**What is needed:** What is needed is an exact copy of every entry, without the pictures.
#### Record set
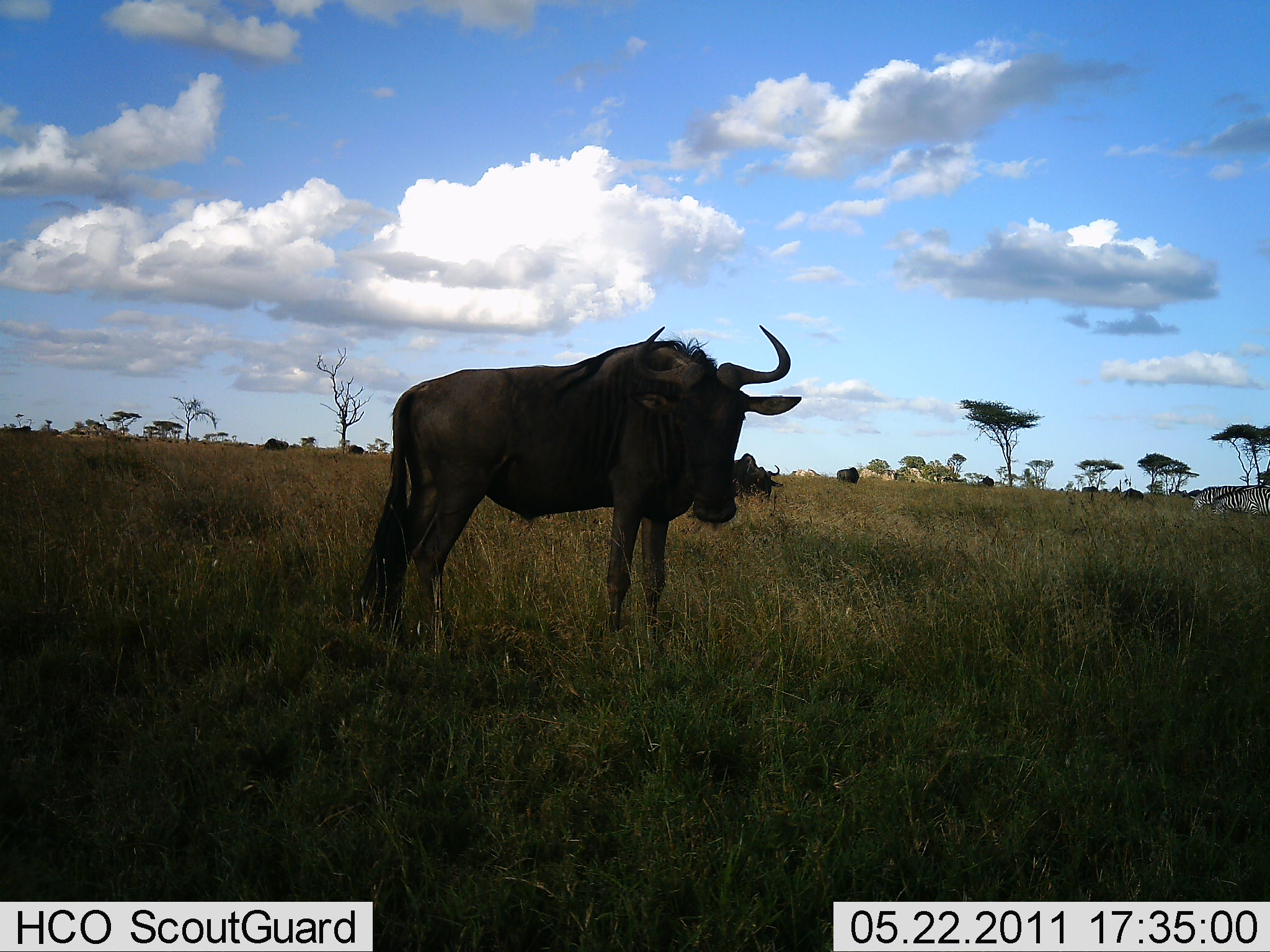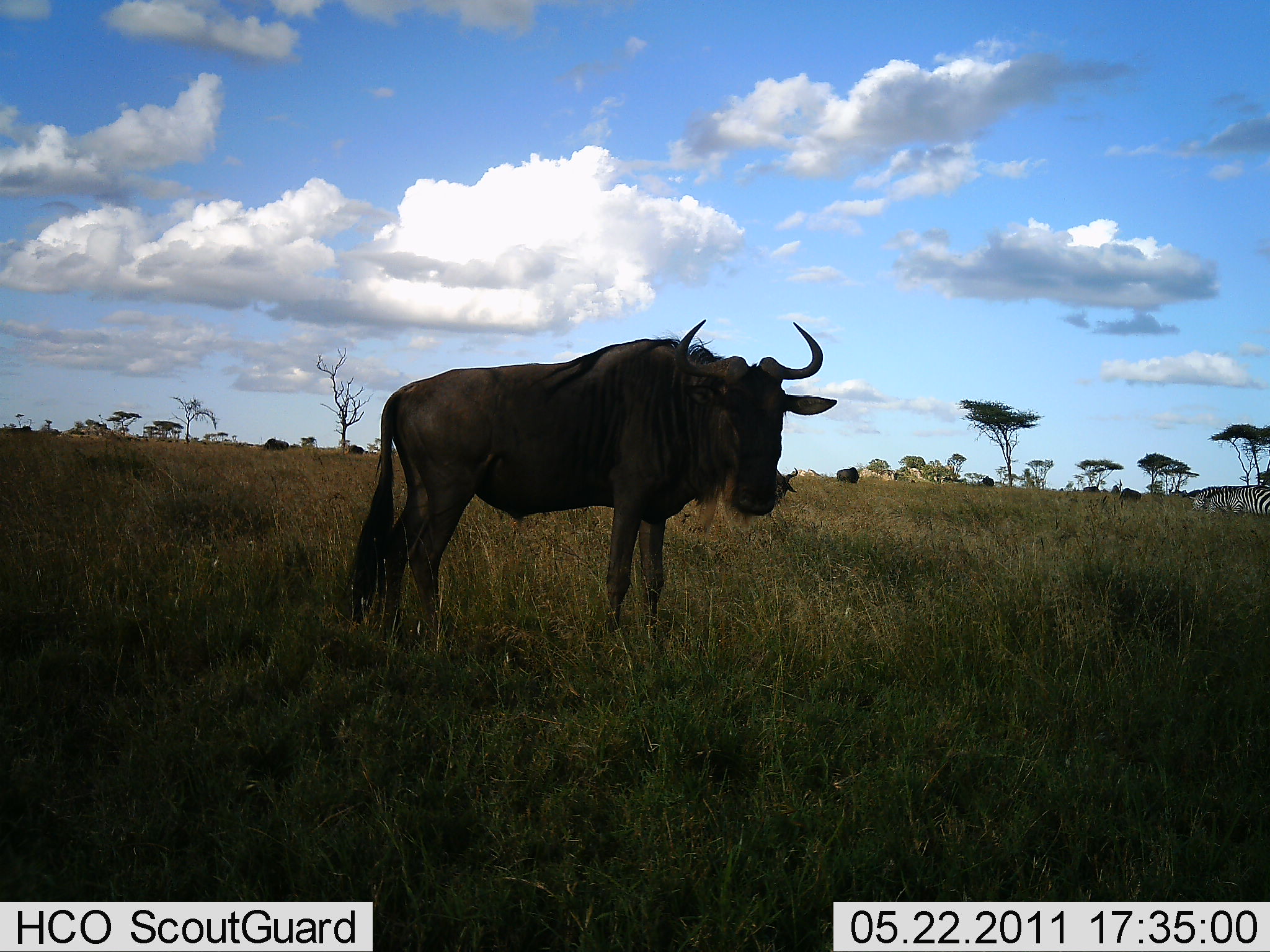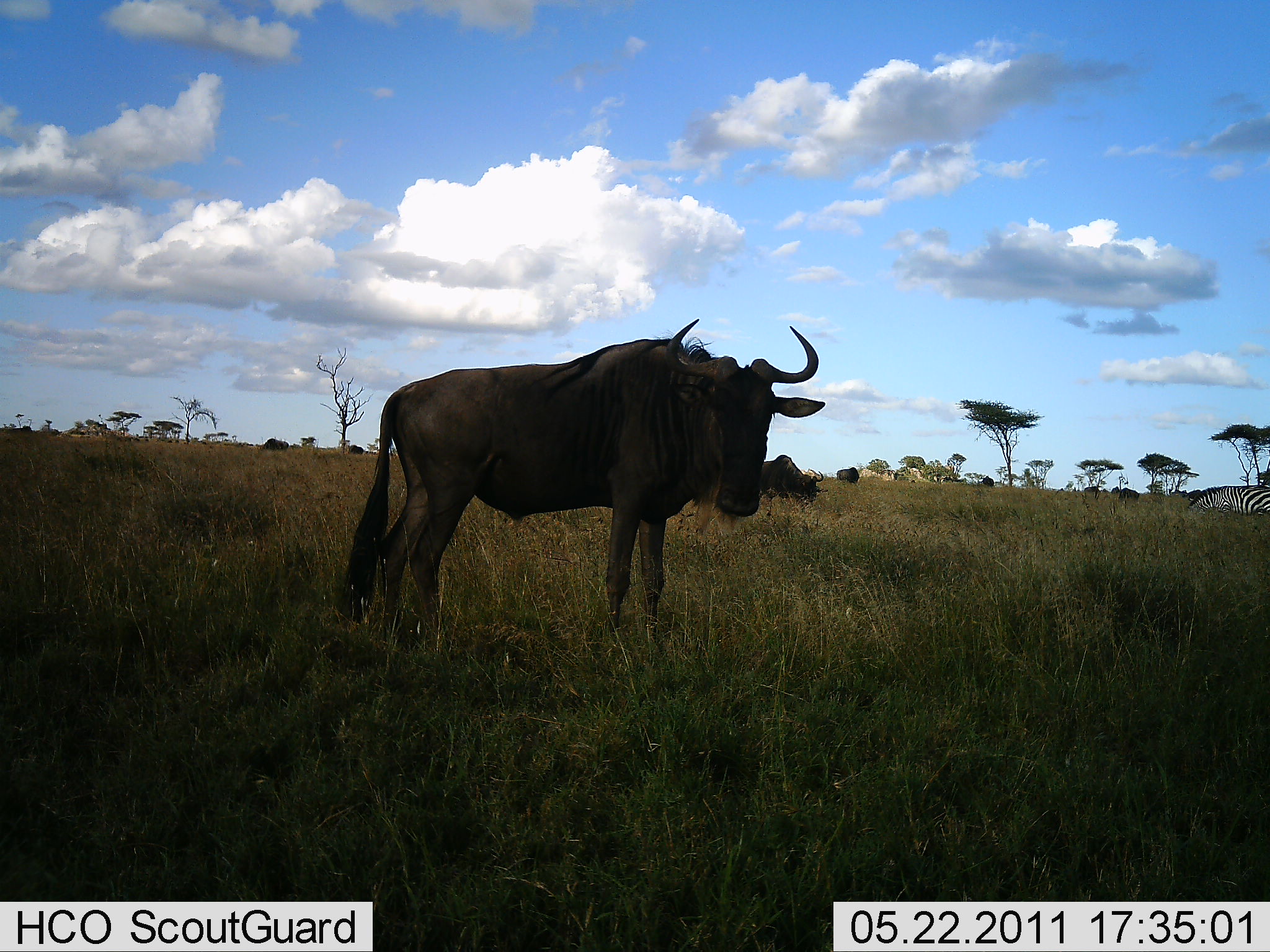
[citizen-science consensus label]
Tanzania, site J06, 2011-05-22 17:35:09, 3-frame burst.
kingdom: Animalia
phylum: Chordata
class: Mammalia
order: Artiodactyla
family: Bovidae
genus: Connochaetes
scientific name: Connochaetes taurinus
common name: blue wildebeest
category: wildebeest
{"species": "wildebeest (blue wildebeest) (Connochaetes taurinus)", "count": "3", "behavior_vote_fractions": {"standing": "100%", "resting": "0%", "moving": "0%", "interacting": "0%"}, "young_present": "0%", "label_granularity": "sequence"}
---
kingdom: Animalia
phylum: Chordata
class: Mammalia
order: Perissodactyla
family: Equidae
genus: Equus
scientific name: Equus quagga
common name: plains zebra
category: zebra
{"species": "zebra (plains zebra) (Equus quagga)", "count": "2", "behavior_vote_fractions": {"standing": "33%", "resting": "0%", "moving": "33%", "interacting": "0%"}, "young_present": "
########
**Completed exercise:**
[citizen-science consensus label]
Tanzania, site J06, 2011-05-22 17:35:09, 3-frame burst.
kingdom: Animalia
phylum: Chordata
class: Mammalia
order: Artiodactyla
family: Bovidae
genus: Connochaetes
scientific name: Connochaetes taurinus
common name: blue wildebeest
category: wildebeest
{"species": "wildebeest (blue wildebeest) (Connochaetes taurinus)", "count": "3", "behavior_vote_fractions": {"standing": "100%", "resting": "0%", "moving": "0%", "interacting": "0%"}, "young_present": "0%", "label_granularity": "sequence"}
---
kingdom: Animalia
phylum: Chordata
class: Mammalia
order: Perissodactyla
family: Equidae
genus: Equus
scientific name: Equus quagga
common name: plains zebra
category: zebra
{"species": "zebra (plains zebra) (Equus quagga)", "count": "2", "behavior_vote_fractions": {"standing": "33%", "resting": "0%", "moving": "33%", "interacting": "0%"}, "young_present": "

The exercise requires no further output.